Second, the present study investigated the baseline predictors of the treatment outcomes and found the duration of illness before entering the CBT program and the social role functioning score to be significant, independent predictors of the CBT outcome, while controlling for the baseline severity. No previous study has shown that social dysfunction at baseline is a predictor of treatment outcome, independent of the baseline symptom severity. Our findings suggest that the severer the impairment to a patient's daily life, the less benefit he or she is likely to gain by receiving CBT. Further investigation of the relationships between each aspect of social dysfunction and the CBT outcome is needed.
In contrast, one previous study has shown duration of illness to be a predictor of outcomes of CBT for PD.30 In univariate analyses agoraphobic avoidance and regular benzodiazepine use were also significantly correlated with the PD outcomes but they were not retained in the final stepwise multiple regression analyses. Moderate correlations between the duration of illness and the severity of agoraphobia (r = 0.41, P = 0.002) and between the duration of illness and benzodiazepine use (r = 0.32, P = 0.01) may be able to explain why only duration of illness was retained.
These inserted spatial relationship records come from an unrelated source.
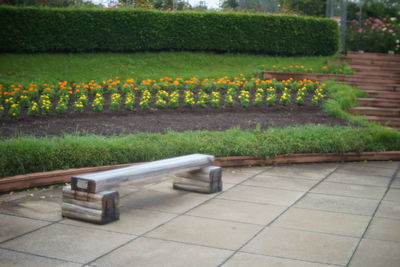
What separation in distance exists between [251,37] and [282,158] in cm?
965

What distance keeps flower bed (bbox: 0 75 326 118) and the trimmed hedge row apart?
2513 millimetres

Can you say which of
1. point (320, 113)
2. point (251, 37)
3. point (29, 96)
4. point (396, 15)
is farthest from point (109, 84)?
point (396, 15)

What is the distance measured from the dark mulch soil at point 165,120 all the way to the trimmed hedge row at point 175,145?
3.07 ft

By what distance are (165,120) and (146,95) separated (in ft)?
4.50

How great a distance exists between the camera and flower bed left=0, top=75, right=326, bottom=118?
10.5m

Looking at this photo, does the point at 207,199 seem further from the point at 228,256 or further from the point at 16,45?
the point at 16,45

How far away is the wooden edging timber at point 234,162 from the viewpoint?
6.31 meters

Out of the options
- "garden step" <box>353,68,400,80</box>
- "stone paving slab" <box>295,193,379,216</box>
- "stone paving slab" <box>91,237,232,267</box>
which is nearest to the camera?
"stone paving slab" <box>91,237,232,267</box>

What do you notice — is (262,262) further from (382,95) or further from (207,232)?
(382,95)

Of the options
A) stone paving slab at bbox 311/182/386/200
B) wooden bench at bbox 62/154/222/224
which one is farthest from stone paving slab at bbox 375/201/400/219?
wooden bench at bbox 62/154/222/224

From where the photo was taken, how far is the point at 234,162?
8117 mm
Several studies have reported that benzodiazepine use limits CBT effectiveness,15,16 but these studies might not have considered the duration of illness as a confounding variable. In fact, two RCTs in which combined benzodiazepine and CBT therapy was examined both showed that concomitant benzodiazepine use did not adversely affect the acute phase effectiveness of CBT, although it was debatable whether the effectiveness of CBT would be maintained after medication was stopped.7,31 In Michelson et al.'s study a high rate of relapse was observed after benzodiazepine medication alone.32
Possible shortcomings of the present study include the following. First, this was an open trial and we had no control group. We therefore had to rely on within-group comparison. Second, the clinicians in charge of the CBT program administered PDSS at pre- and post-treatment so that this rating was not blind or independent. However the patients' self-ratings showed effectiveness of similar magnitude across the broad range of PD rating scales. Third, the rules regarding medication in this study were not precise. We deem this unavailable in naturalistic clinical settings.
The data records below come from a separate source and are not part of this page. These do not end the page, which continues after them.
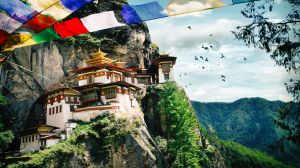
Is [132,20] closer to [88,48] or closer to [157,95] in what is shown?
[157,95]

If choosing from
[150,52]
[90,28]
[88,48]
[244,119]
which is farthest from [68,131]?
[244,119]

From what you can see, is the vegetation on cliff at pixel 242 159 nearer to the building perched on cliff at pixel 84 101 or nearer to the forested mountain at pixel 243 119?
the building perched on cliff at pixel 84 101

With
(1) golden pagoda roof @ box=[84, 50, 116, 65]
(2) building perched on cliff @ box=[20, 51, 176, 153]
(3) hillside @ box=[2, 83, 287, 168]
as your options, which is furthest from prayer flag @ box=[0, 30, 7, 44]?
(1) golden pagoda roof @ box=[84, 50, 116, 65]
In conclusion, the present study confirmed the feasibility and effectiveness of CBT for PD, which was originally developed for English-speaking patients, in a Japanese clinical setting. It may be time for us to disseminate the program widely throughout Japan and make it accessible to more Japanese patients.
This study was supported by a Grant-in-Aid from the Ministry of Health, Welfare and Labour, Japan. We thank Ms Kozue Maki, Kaori Kobori and Kayoko Hirabayashi for clerical management of the study database.